◆ **提示文**

═══

歴史だより

東洋と西洋の歴史についてのエッセイ

《饗庭孝男の小林秀雄論 その2》

2021-06-06 18:42:24 | 文章について
《饗庭孝男の小林秀雄論 その2》
(2021年6月6日投稿)



【はじめに】


 今回のブログでは、饗庭孝男『小林秀雄とその時代』(小沢書店、1997年)において、論じられた日本古典論について解説しておきたい。
 まず、「当麻」「平家物語」「徒然草」、そして「西行」および「実朝」といった小林秀雄の古典論について、饗庭孝男がどのように捉えていたのかを説明してゆく。
 そして、小林秀雄の大著『本居宣長』と言語観について、饗庭がどのように理解しているのかについて、述べてみたい。



【饗庭孝男『小林秀雄とその時代』小沢書店はこちらから】

小林秀雄とその時代



饗庭孝男『小林秀雄とその時代』小沢書店、1997年
本書の目次は次のようになっている。
【目次】
第一章 「故郷」喪失と「意識」のドラマ――「一ツの脳髄」
第二章 批評の誕生――ランボオとヴァレリー体験
第三章 拮抗する批評の精神――「様々なる意匠」と志賀直哉論
第四章 「思想」と実生活――「私小説論」の成立
第五章 意識の「地下室」を求めて――ドストエーフスキイ論考
第六章 歴史の闇の花――『無常といふ事』
第七章 「無垢」な魂の歌――『モオツアルト』
第八章 「精神」としての絵画――『ゴッホの手紙』と『近代絵画』
第九章 「経験」の深化――ベルクソン論としての「感想」
第十章 「信」としての<知>――『本居宣長』
あとがき




さて、今回の執筆項目は次のようになる。

═══

◆ **記録情報**

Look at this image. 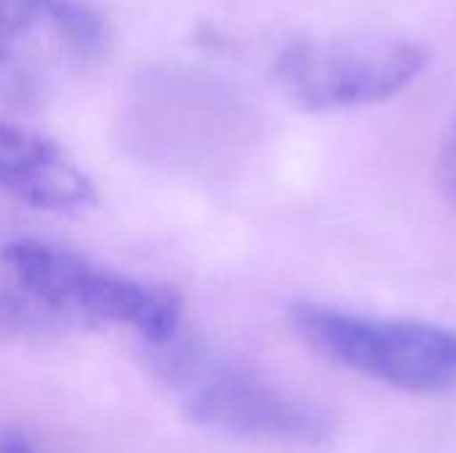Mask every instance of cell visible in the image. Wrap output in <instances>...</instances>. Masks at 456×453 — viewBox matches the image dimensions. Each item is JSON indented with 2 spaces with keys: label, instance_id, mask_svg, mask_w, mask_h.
Returning a JSON list of instances; mask_svg holds the SVG:
<instances>
[{
  "label": "cell",
  "instance_id": "obj_1",
  "mask_svg": "<svg viewBox=\"0 0 456 453\" xmlns=\"http://www.w3.org/2000/svg\"><path fill=\"white\" fill-rule=\"evenodd\" d=\"M158 350H163V379L195 425L281 449H315L331 438L334 425L321 406L275 387L265 376L211 358L206 350L179 342V336Z\"/></svg>",
  "mask_w": 456,
  "mask_h": 453
},
{
  "label": "cell",
  "instance_id": "obj_2",
  "mask_svg": "<svg viewBox=\"0 0 456 453\" xmlns=\"http://www.w3.org/2000/svg\"><path fill=\"white\" fill-rule=\"evenodd\" d=\"M299 339L331 366L411 392H456V328L428 320L361 315L318 302L289 310Z\"/></svg>",
  "mask_w": 456,
  "mask_h": 453
},
{
  "label": "cell",
  "instance_id": "obj_3",
  "mask_svg": "<svg viewBox=\"0 0 456 453\" xmlns=\"http://www.w3.org/2000/svg\"><path fill=\"white\" fill-rule=\"evenodd\" d=\"M3 262L19 288L53 315L131 328L152 347L182 334V302L166 286L136 280L40 240L8 243Z\"/></svg>",
  "mask_w": 456,
  "mask_h": 453
},
{
  "label": "cell",
  "instance_id": "obj_4",
  "mask_svg": "<svg viewBox=\"0 0 456 453\" xmlns=\"http://www.w3.org/2000/svg\"><path fill=\"white\" fill-rule=\"evenodd\" d=\"M430 51L401 35L302 37L273 59V83L302 112L358 109L406 91L428 67Z\"/></svg>",
  "mask_w": 456,
  "mask_h": 453
},
{
  "label": "cell",
  "instance_id": "obj_5",
  "mask_svg": "<svg viewBox=\"0 0 456 453\" xmlns=\"http://www.w3.org/2000/svg\"><path fill=\"white\" fill-rule=\"evenodd\" d=\"M104 48L107 24L86 0H0V96L11 104L37 101Z\"/></svg>",
  "mask_w": 456,
  "mask_h": 453
},
{
  "label": "cell",
  "instance_id": "obj_6",
  "mask_svg": "<svg viewBox=\"0 0 456 453\" xmlns=\"http://www.w3.org/2000/svg\"><path fill=\"white\" fill-rule=\"evenodd\" d=\"M0 190L48 214H83L99 192L80 163L51 136L0 120Z\"/></svg>",
  "mask_w": 456,
  "mask_h": 453
},
{
  "label": "cell",
  "instance_id": "obj_7",
  "mask_svg": "<svg viewBox=\"0 0 456 453\" xmlns=\"http://www.w3.org/2000/svg\"><path fill=\"white\" fill-rule=\"evenodd\" d=\"M438 179L441 187L446 192V198L452 200L456 208V120L452 123L444 144H441V155H438Z\"/></svg>",
  "mask_w": 456,
  "mask_h": 453
},
{
  "label": "cell",
  "instance_id": "obj_8",
  "mask_svg": "<svg viewBox=\"0 0 456 453\" xmlns=\"http://www.w3.org/2000/svg\"><path fill=\"white\" fill-rule=\"evenodd\" d=\"M0 453H43L37 449V443L16 430H3L0 433Z\"/></svg>",
  "mask_w": 456,
  "mask_h": 453
}]
</instances>
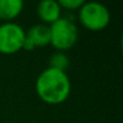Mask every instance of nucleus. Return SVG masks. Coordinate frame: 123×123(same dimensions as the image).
<instances>
[{
	"label": "nucleus",
	"mask_w": 123,
	"mask_h": 123,
	"mask_svg": "<svg viewBox=\"0 0 123 123\" xmlns=\"http://www.w3.org/2000/svg\"><path fill=\"white\" fill-rule=\"evenodd\" d=\"M35 89L39 98L49 105L62 104L71 92V82L65 71L47 68L36 79Z\"/></svg>",
	"instance_id": "nucleus-1"
},
{
	"label": "nucleus",
	"mask_w": 123,
	"mask_h": 123,
	"mask_svg": "<svg viewBox=\"0 0 123 123\" xmlns=\"http://www.w3.org/2000/svg\"><path fill=\"white\" fill-rule=\"evenodd\" d=\"M51 41L49 43L58 51L64 52L75 46L79 39V30L71 19L60 17L49 25Z\"/></svg>",
	"instance_id": "nucleus-2"
},
{
	"label": "nucleus",
	"mask_w": 123,
	"mask_h": 123,
	"mask_svg": "<svg viewBox=\"0 0 123 123\" xmlns=\"http://www.w3.org/2000/svg\"><path fill=\"white\" fill-rule=\"evenodd\" d=\"M110 11L100 3H85L79 10L81 24L91 31L104 30L110 23Z\"/></svg>",
	"instance_id": "nucleus-3"
},
{
	"label": "nucleus",
	"mask_w": 123,
	"mask_h": 123,
	"mask_svg": "<svg viewBox=\"0 0 123 123\" xmlns=\"http://www.w3.org/2000/svg\"><path fill=\"white\" fill-rule=\"evenodd\" d=\"M25 40L24 29L15 23H3L0 24V53L3 54H15L23 49V43Z\"/></svg>",
	"instance_id": "nucleus-4"
},
{
	"label": "nucleus",
	"mask_w": 123,
	"mask_h": 123,
	"mask_svg": "<svg viewBox=\"0 0 123 123\" xmlns=\"http://www.w3.org/2000/svg\"><path fill=\"white\" fill-rule=\"evenodd\" d=\"M49 27H47L46 24H35L30 27L29 30L25 33L23 49L33 51L35 47H43L46 45H49Z\"/></svg>",
	"instance_id": "nucleus-5"
},
{
	"label": "nucleus",
	"mask_w": 123,
	"mask_h": 123,
	"mask_svg": "<svg viewBox=\"0 0 123 123\" xmlns=\"http://www.w3.org/2000/svg\"><path fill=\"white\" fill-rule=\"evenodd\" d=\"M39 18L46 24H53L60 18L62 7L55 0H42L36 7Z\"/></svg>",
	"instance_id": "nucleus-6"
},
{
	"label": "nucleus",
	"mask_w": 123,
	"mask_h": 123,
	"mask_svg": "<svg viewBox=\"0 0 123 123\" xmlns=\"http://www.w3.org/2000/svg\"><path fill=\"white\" fill-rule=\"evenodd\" d=\"M24 3L22 0H0V19L4 23L12 22L23 11Z\"/></svg>",
	"instance_id": "nucleus-7"
},
{
	"label": "nucleus",
	"mask_w": 123,
	"mask_h": 123,
	"mask_svg": "<svg viewBox=\"0 0 123 123\" xmlns=\"http://www.w3.org/2000/svg\"><path fill=\"white\" fill-rule=\"evenodd\" d=\"M69 58L68 55L64 53V52H55L51 55L49 58V67L48 68H52V69H57V70H60V71H65L69 67Z\"/></svg>",
	"instance_id": "nucleus-8"
},
{
	"label": "nucleus",
	"mask_w": 123,
	"mask_h": 123,
	"mask_svg": "<svg viewBox=\"0 0 123 123\" xmlns=\"http://www.w3.org/2000/svg\"><path fill=\"white\" fill-rule=\"evenodd\" d=\"M59 6L67 10H80V7L85 4L83 0H59Z\"/></svg>",
	"instance_id": "nucleus-9"
}]
</instances>
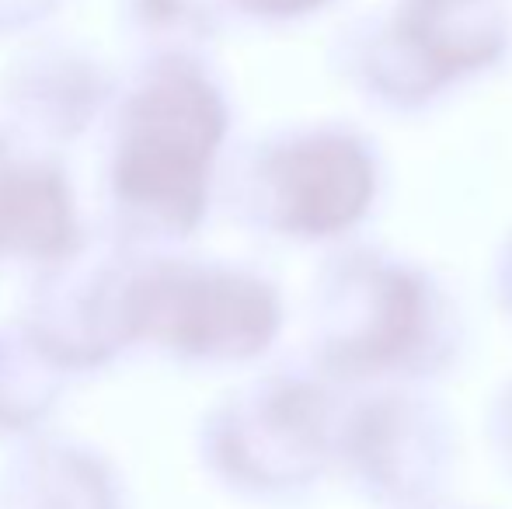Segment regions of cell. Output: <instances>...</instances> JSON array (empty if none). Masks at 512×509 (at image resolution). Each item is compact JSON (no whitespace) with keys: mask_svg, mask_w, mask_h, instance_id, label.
<instances>
[{"mask_svg":"<svg viewBox=\"0 0 512 509\" xmlns=\"http://www.w3.org/2000/svg\"><path fill=\"white\" fill-rule=\"evenodd\" d=\"M206 116L185 84H157L140 98L126 136L122 178L133 196L168 199L192 185L206 150Z\"/></svg>","mask_w":512,"mask_h":509,"instance_id":"1","label":"cell"}]
</instances>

═══

◆ **この演習の課題**
(1) 小林秀雄論の記事を二文で要約してください。
(2) 小林秀雄論の記事に載っている目次では、『小林秀雄とその時代』の第六章はどの作品を取り上げていますか。
(3) 小林秀雄論の記事を、最後の文の後から書き進めてください。
リストは小林秀雄論の記事とは別の資料です。

◆ **解答一覧**
(1) この記事は、饗庭孝男『小林秀雄とその時代』(小沢書店、1997年)で論じられた日本古典論を解説するもので、まず「当麻」「平家物語」「徒然草」「西行」「実朝」といった小林秀雄の古典論を饗庭がどう捉えたかを説明し、次に『本居宣長』と言語観についての饗庭の理解を述べるとしている。同書の目次は、「一ツの脳髄」を扱う第一章から『本居宣長』を扱う第十章までと、あとがきで構成されている。

(2) 『無常といふ事』です。

(3)
・小林秀雄の古典論
・小林秀雄の古典論に対する饗庭孝男の理解
・「信」としての<知>――『本居宣長』
・小林秀雄の「言語」観と『本居宣長』






小林秀雄の古典論



小林秀雄にとって開戦の翌年から、昭和18年にかけては、古典論を書くことに専念した期間であった。
「当麻」「無常といふ事」「平家物語」「徒然草」、そして「西行」が昭和17年に、「実朝」が翌年である。

その間、昭和17年の10月には、「近代の超克」(『文學界』)に出席している。この大座談会における小林の発言は、古典論と並行している時だけに多くの示唆をふくんでいると、饗庭はみている。
小林は、歴史は変化であり、進歩と見なす考えに懐疑を覚え、「何時も同じもの」があり、それを貫く人の書いた作品を「古典」とし、「美学」と呼び、現代にいても「古人の達したより以上のものは絶対にできんといふ謙遜な気持」をもつことを力説している。
ここに歴史から古典への移行が期せずしてかたられている趣きがある。

「当麻」は、形ある美しさへの直接経験にのみ認識の根拠を求めようとする思想から書かれたものである。古典論のはじめが、身体的行為としての能の表現についてのエッセイであることは、その意味で象徴的である。
(饗庭孝男『小林秀雄とその時代』小沢書店、1997年、184頁~185頁)

小林秀雄の古典論に対する饗庭孝男の理解


沈黙のなかで戦争という歴史の劇を生きながら、小林は言いようのない「孤独」を感じていたはずである。
「徒然草」から「西行」「実朝」に至る評論を一貫して流れるものは、抗しがたい歴史(必然)の運命を前にした自意識の「孤独」が奏でる、あるパセティックな短調とでもいうべき、暗く低い旋律であったと、饗庭は捉えている。

兼好も西行も、実朝のいずれもが戦乱のなかで歴史(必然)に打ち砕かれる思想を「孤独」の裡に織っていた。そこに小林がおのれの姿を重ね、古典を現前させ、あるいは逆に古典のなかにおのれを織りこみ、いわば時をこえて生きつづける存在の「あかし」を願おうと考えたとする。

「当麻」は、そうした巨大な現実を前にし、それに拮抗しようとする小林の態度をものがたる古典論の「序奏」とでもいうべき作品であった。
この小さな「形」のなかに、「近代」日本にたいする自らをとおした総括的反省がこめられているとともに、歴史の闇のなかの「孤独」を「花」と化し、逆にそこに自らの「歴史」をイメージによって現象させようとした小林の意図が息づいているとみる。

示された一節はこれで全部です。